In the recent decision of Buffa v. Giacomelli, 2025 ONSC 4024 (CanLII), the court considered whether withdrawals from joint bank accounts are valid inter vivos gifts. The mother had two children: a son (the applicant), and a daughter (the respondent). The respondent made the withdrawals from joint accounts with her mother. The withdrawals amounted to approximately $1.7M and were withdrawn over the course of about 1.5 years. The applicant argued that the joint accounts are impressed with a resulting trust and form part of the mother’s estate. The mother’s will provided that her estate would be split 45% to the son and 55% to the daughter. The daughter was appointed the estate trustee, with the son as the alternate. The mother did not change her will.
As a refresh, to establish a valid gift three elements must be present: (i) an intention to gift; (ii) acceptance of the gift; and (iii) sufficient delivery of the gift. The court found that the second and third elements were established so it focused on the first element: intention to gift. The relevant time period to assess the mother’s intention is when she made the changes to her assets.
The mother died in October 2023 and was predeceased by her husband (and father to the applicant and respondent), who died in December 2019. Just days after her husband died, the son’s lawyer sent a letter to the mother’s lawyer alleging that she was incapable of acting as estate trustee and proposing the appointment of a third party estate trustee. The daughter’s evidence was that her mother was “shocked and rattled by the notion” that her son tried to interfere with her husband’s wishes and dictate the mother’s living arrangements. Although the court found the daughter’s evidence was hearsay, it was also a reaction that was “entirely plausible.” The evidence established that the son had no contact with his mother after his father’s death, had not been close to his mother for many years, and had been estranged from his sister for 30 years. The court rejected the son’s evidence that he called his mother over 40 times but not once did he leave a message on her answering machine. In contrast, the daughter had a very close and loving relationship with her mother.
The court found that soon after the son’s letter was sent to the mother’s lawyer, the mother converted her bank accounts to joint accounts with her daughter (January 2020). A couple of months later (March 2020), the mother designated her daughter as sole beneficiary of her RIF and TFSA. In May 2020 the mother wrote two letters setting out her plan to sell her condo and have the sale proceeds deposited into the joint accounts, and to have her investments deposited into the joint accounts.
The mother first showed signs of dementia in the fall of 2021, but the court found there was no evidence of diminished capacity or cognitive issues when the mother made her bank accounts joint and designated her daughter as sole beneficiary. The daughter lived 400 km away from her mother and the court found no relationship of dominance or dependency between the mother and her daughter. The court also found that the mother was determined to assist her daughter in buying property in Florida, that the mother was independent and active. The court found that the son had great hostility and animus toward his sister, which was the driving force behind the litigation.
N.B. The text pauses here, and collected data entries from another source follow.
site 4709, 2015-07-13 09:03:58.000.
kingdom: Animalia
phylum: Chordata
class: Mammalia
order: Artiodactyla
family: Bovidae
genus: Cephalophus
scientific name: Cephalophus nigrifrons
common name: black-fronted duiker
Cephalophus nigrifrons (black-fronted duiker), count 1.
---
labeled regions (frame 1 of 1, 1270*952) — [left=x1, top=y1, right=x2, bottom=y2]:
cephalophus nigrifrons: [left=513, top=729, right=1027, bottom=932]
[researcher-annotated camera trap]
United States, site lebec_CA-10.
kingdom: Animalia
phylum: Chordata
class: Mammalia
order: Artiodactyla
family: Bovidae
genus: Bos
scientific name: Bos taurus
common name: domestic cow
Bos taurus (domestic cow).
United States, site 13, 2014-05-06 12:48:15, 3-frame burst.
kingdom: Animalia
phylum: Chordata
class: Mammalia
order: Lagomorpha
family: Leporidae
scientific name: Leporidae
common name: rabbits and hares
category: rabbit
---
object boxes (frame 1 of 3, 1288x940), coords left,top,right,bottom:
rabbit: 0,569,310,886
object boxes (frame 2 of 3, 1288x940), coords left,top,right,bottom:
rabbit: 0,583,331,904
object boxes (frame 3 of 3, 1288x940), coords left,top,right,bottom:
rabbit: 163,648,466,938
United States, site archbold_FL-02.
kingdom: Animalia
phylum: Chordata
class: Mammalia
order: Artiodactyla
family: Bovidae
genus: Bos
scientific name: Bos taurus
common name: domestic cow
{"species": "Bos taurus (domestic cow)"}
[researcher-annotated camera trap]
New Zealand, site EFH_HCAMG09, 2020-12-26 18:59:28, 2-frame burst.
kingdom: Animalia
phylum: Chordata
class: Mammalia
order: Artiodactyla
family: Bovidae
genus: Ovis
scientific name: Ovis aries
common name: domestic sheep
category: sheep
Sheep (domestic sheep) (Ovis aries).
The court concluded that the mother had an intention to gift the assets to her daughter, even though doing so seemed contrary to her will. The mother’s decision was motivated by her close and loving relationship with her daughter, rather than the estranged and difficult relationship with her son. With the finding of the mother’s intention to gift, the daughter successfully rebutted the presumption of resulting trust and was not ordered to repay any money to the estate.